Post publication note: this article has been superseded. Valproate medicines are contraindicated in women and girls of childbearing potential unless conditions of Pregnancy Prevention Programme are met. See Drug Safety Update April 2018 for more information.
In January 2015 we informed you that children exposed to valproate in utero are at high risk of developmental disorders and congenital malformations. To further improve awareness of the risks of valproate in pregnancy we are asking that you use the new communication materials below to support discussion of these risks with women of childbearing potential and girls who take valproate. Hard copies are being sent to relevant healthcare professionals from this week.
Later in 2016, the outer packaging for medicines containing valproate will include a warning for women on the risk of adverse pregnancy outcomes.
Summary of risks and precautions
Children exposed in utero to valproate are at a high risk of serious developmental disorders (in up to 30-40% of cases) and congenital malformations (in approximately 10% of cases) refs 1-9
Valproate should not be prescribed to female children, female adolescents, women of childbearing potential or pregnant women unless other treatments are ineffective or not tolerated.
Valproate treatment must be started and supervised by a doctor experienced in managing epilepsy or bipolar disorder.
Carefully balance the benefits of valproate treatment against the risks when prescribing valproate for the first time, at routine treatment reviews, when a female child reaches puberty and when a woman plans a pregnancy or becomes pregnant.
You must ensure that all female patients are informed of and understand:
the risks associated with valproate during pregnancy;
the need to use effective contraception;
the need for regular review of treatment;
the need to rapidly consult if she is planning a pregnancy or becomes pregnant
For specialists (neurologists, psychiatrists and paediatricians)
We are asking that you use the following communication materials to help manage and minimise the risks outlined above. If you manage specialist care in your organisation, ensure that processes are in place to allow these requirements to be met.

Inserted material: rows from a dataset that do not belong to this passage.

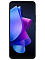 Смартфон TECNO Spark 10 4/128 ГБ Черный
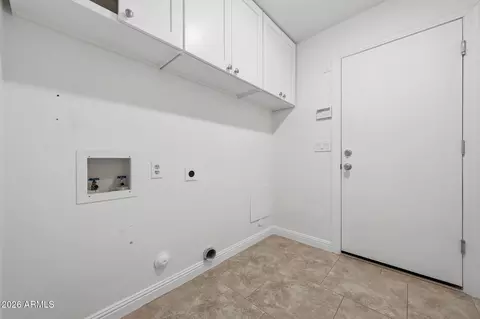 Other - 3423 E Fairbrook St, Mesa, AZ 85213 photo 7 of 14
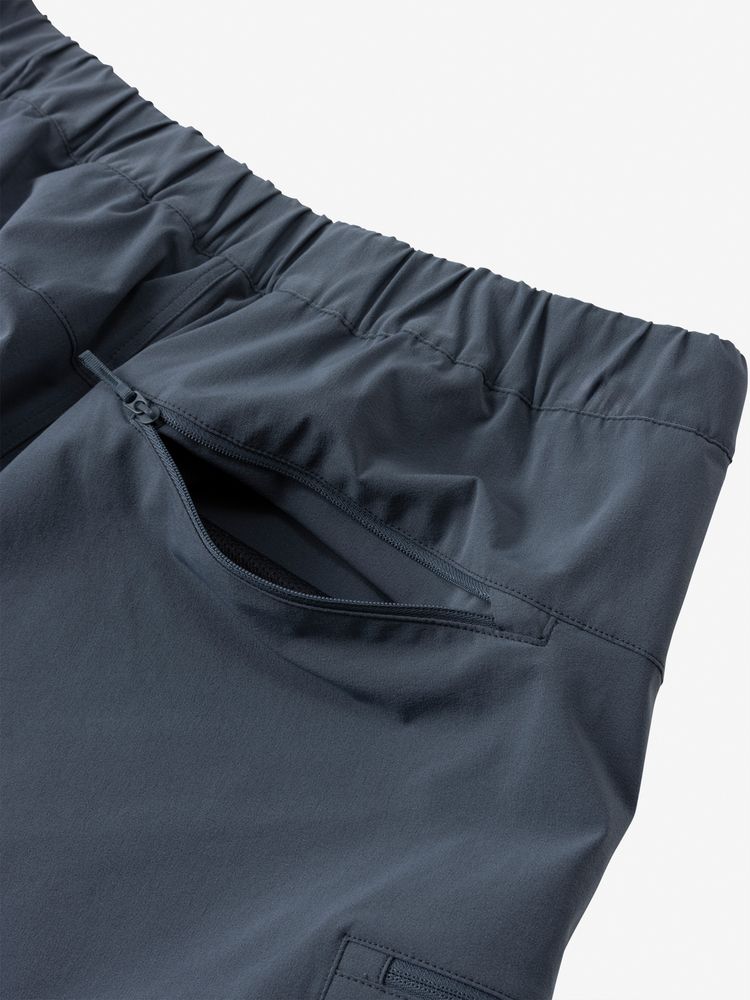 THE NORTH FACE(ザ・ノース・フェイス) ｜スワッシュプレイショーツ（レディース）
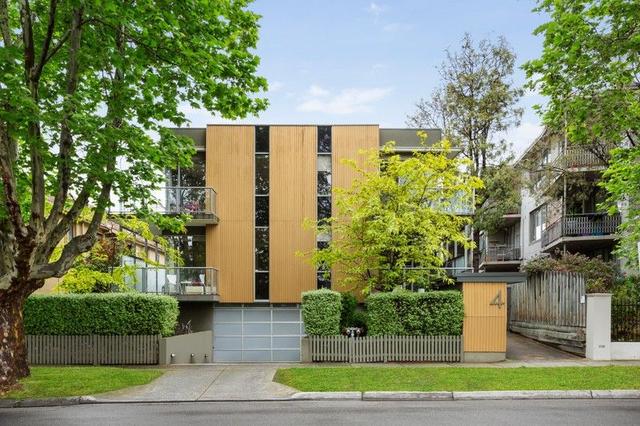 1/4 The Avenue, VIC 3181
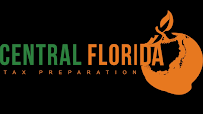Central Florida Tax Preparation - Photo 2 - Car repair in Orlando, FL, Orlando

a comprehensive overview of the risks of valproate in females of childbearing potential and during pregnancy,
points to consider and steps to take when deciding to treat women of childbearing potential and girls with valproate.
Whenever you conclude it necessary to treat or continue treating a woman of childbearing potential or girl with valproate, use the checklist to check that you have given her all the necessary information and that she has fully understood it. Add the completed checklist to her medical records as a permanent record of your discussion.
When considering treating a woman of childbearing potential or girl with valproate, give her or her carer the valproate patient guide and ensure that she understands the information it contains.
Valproate is not licensed for treatment of conditions other than epilepsy or bipolar disorder in the UK. However, we are aware that these medicines are sometimes used ‘off-label’ (eg for migraine or chronic pain). If you are considering initiating or continuing such treatment, the same risks and advice in this article apply.
Monitoring effectiveness of risk minimisation
The effectiveness of the above risk minimisation measures will be continuously monitored via prescribing data and evaluation of levels of patient awareness. Results will be communicated as they become available. As with all medicines, we will continue to monitor the safety and efficacy of valproate to assess the need for further regulatory action.